1 Introduction

Bot Or Not: A Two-Level Approach In Author Profiling

0 Eötvös Loránd University , Budapest 1 Flóra Bolonyai , Jakab Buda, Eszter Katona

2019

In this notebook, we summarize our work process of preparing a software for the PAN 2019 Bots and Gender Profiling task. We propose a Machine Learning approach to determine whether an unknown Twitter user is a bot or a human, and if the latter, their gender. We use logistic regressions to identify whether the author is a bot or a human and we use neural networks to attribute their gender. We were able to achieve an accuracy of 91%, 83% for bot/human and 75%, 69% for gender in English and Spanish respectively.

1 Introduction

Author Profiling is a fast-breaking scientific application in line with the expanding usage of the “Big Data” paradigm. Originally, public texts were produced only by professional authors (such as journalists, scientific / literary authors). However, as the internet spread, the amount of content produced by everyday users skyrocketed. Website texts, blogs, comments and social media posts now account for a significant part of digitally produced contents. Although these texts are unstructured, they contain data about people's opinions, preferences, attitudes, and even actions in an enormous amount compared to pre-internet times.

As the online community is growing, we face increasing threats from the anonymity of online life. If we think of politics, bots can influence the outcome of elections, or they can create and share fake news. Also, for example, identifying sexual predators can be an important task, thus, identifying potential anomalies between self-declared and true data has an increasingly important role.

The aim of the PAN 2019 Bots and Gender Profiling task [ 6, 18, 20 ] was to investigate whether the author of a given Twitter feed is a bot or a human, and in case of human, identify their gender. The training and test sets of the task consisted of English and Spanish Twitter feeds.

We followed a mixed approach and created models on two levels, for both Spanish and English tweets. To identify bots, we used two logistic regressions; one on the level of tweets and another one on the level of accounts. To identify the gender of the author, we first fitted neural networks that predicted the gender of the author of each tweet and then aggregated the 100 tweet level results to get an account level prediction for each author. Our final software for distinguishing between bots and humans performed well on the test set, but our model was less accurate for the task of discriminating between male and female Twitter users.

In Section 2 we present the related work on author profiling. In Section 3 we describe our approach in detail, including the extracted features and the fitted models. Section 3 consists of two subsections, one for the bot-or-human distinction and one for the gender attribution. In Section 4 we present our results. In Section 5 we discuss some potential future work and in Section 6 we conclude our notebook.

2 Related works

There are multiple approaches to collect information about the latent characteristics of the author of a text. There is no one best technique, and the literature shows high variance in the performance of different methods on different corpora. It is possible to roughly define two groups of variables that can be used to collect information about the authors of texts: most such variables are either dictionary or style-based.
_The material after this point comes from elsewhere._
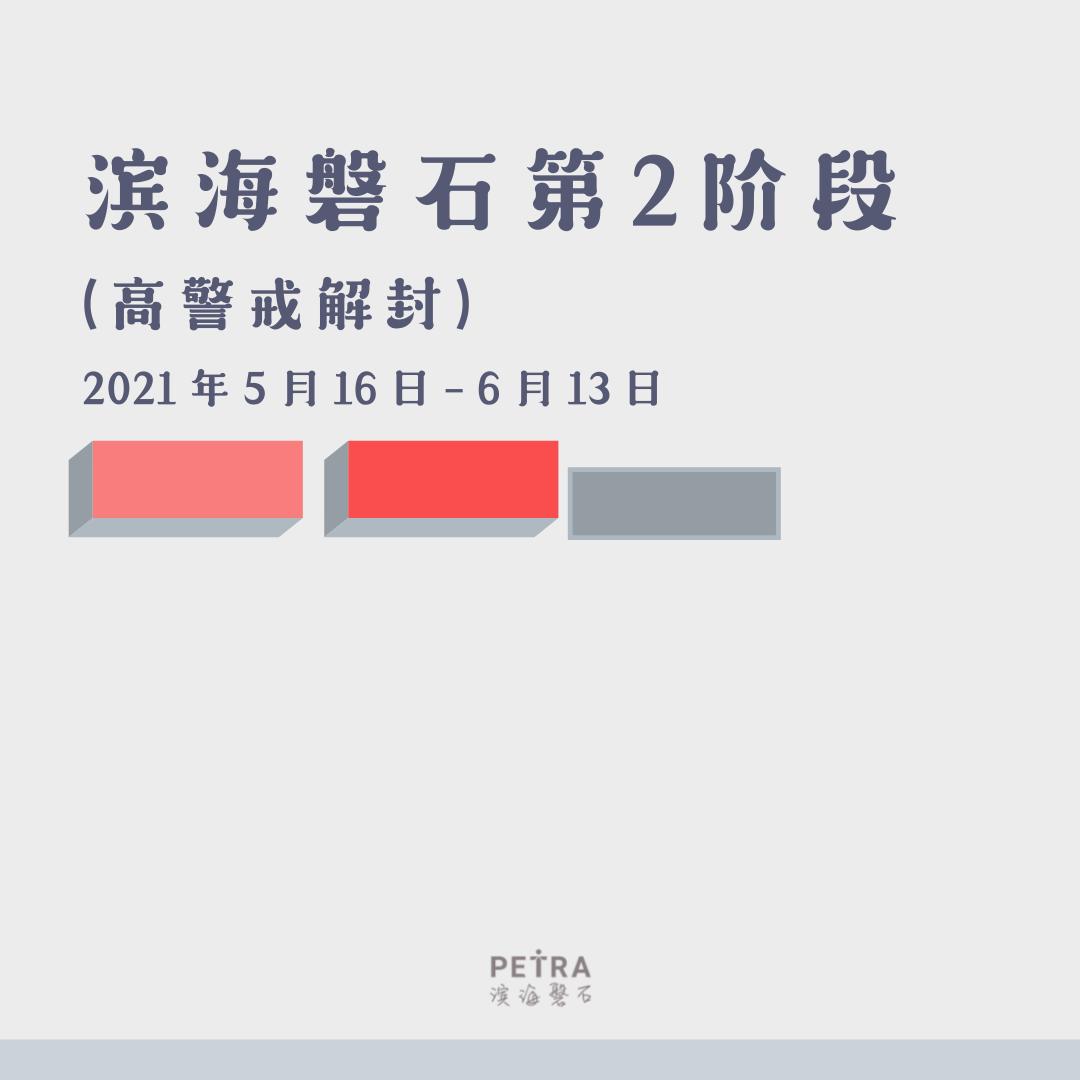 Petra Phase 2 (HA) - CHI box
A well performing model in gender differentiation based on n-grams was built by Boulis and Ostendorf [4], who also emphasized that tf-idf representation was not necessarily a useful measure to find differences between the texts of male and female authors, as the most used words can be very different for the two groups and therefore inverse weighting can be less effective.

Garera and Yarowsky [7] found that removing stop-words and lemmatizing were not useful when trying to differentiate between texts written by men and women as the distribution of stop-words and certain grammatical forms differ in the case of female and male authors.
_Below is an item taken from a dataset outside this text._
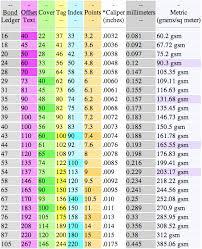 Gsm Conversion Chart Paper Weight Conversion Chart Www Bedowntowndaytona Com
Peersman, Daelemans and Varenbergh [ 16 ] compared the performance of SVM models based on character and word n-grams to predict the age and gender of social media post authors. Their results show that token-based variables are more informative than character-based ones.

Schler, Koppel, Argamon and Pennebaker [ 21 ] analyzed blog posts to gain information about the relationship between style and content-based variables and age and gender. They found that women use more pronouns and words that express emotions, agreements and disagreements, while men use more articles, prepositions and links. In their case, style-based variables proved to be more informative than content-based ones.
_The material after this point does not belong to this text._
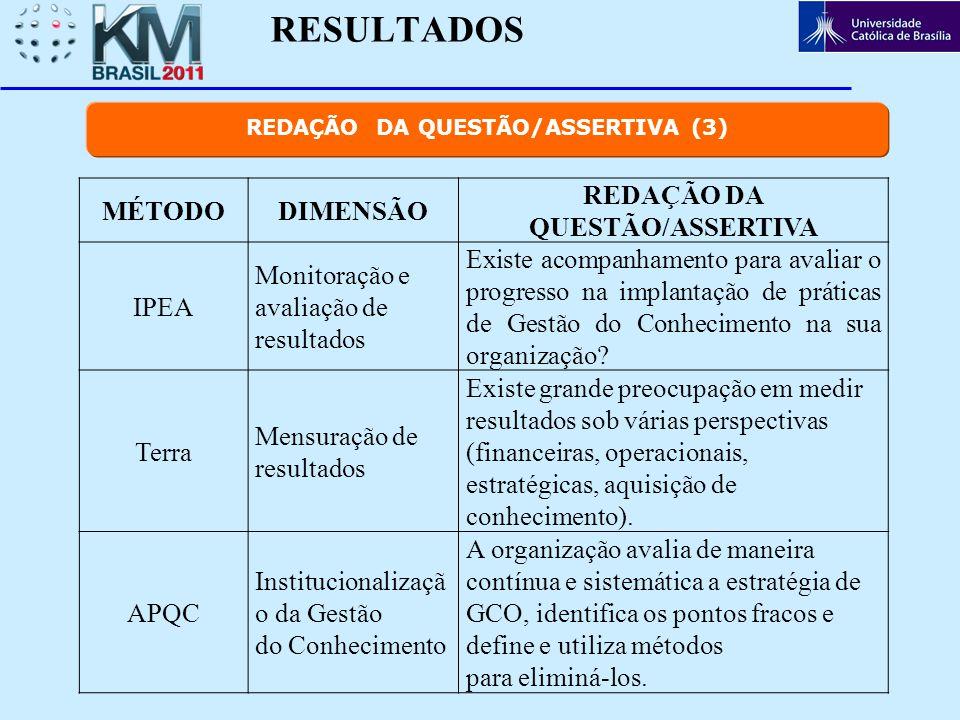 REDAÇÃO DA QUESTÃO/ASSERTIVA (3) REDAÇÃO DA QUESTÃO/ASSERTIVA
Goswami, Sarkar and Rustagi [8] looked for stylometric differences by age and gender by including slang words and average sentence length as new explanatory variables. Their results show that the frequency of certain slang words is very different by both age and gender but there is no significant difference regarding the length of sentences among the groups.

Word embeddings is another approach that does not belong to either of the categories above. Embeddings capture the essence of words well, and therefore, by combining these representations with neural networks, it is possible to gain knowledge about the latent characteristics of a text, among others information about its author. In the 2018 PAN competition, multiple well performing models used neural networks based on word embeddings to classify texts by the gender of their authors. However, these models did not clearly prove to be superior to traditional machine learning ones regarding gender classification [ 19 ].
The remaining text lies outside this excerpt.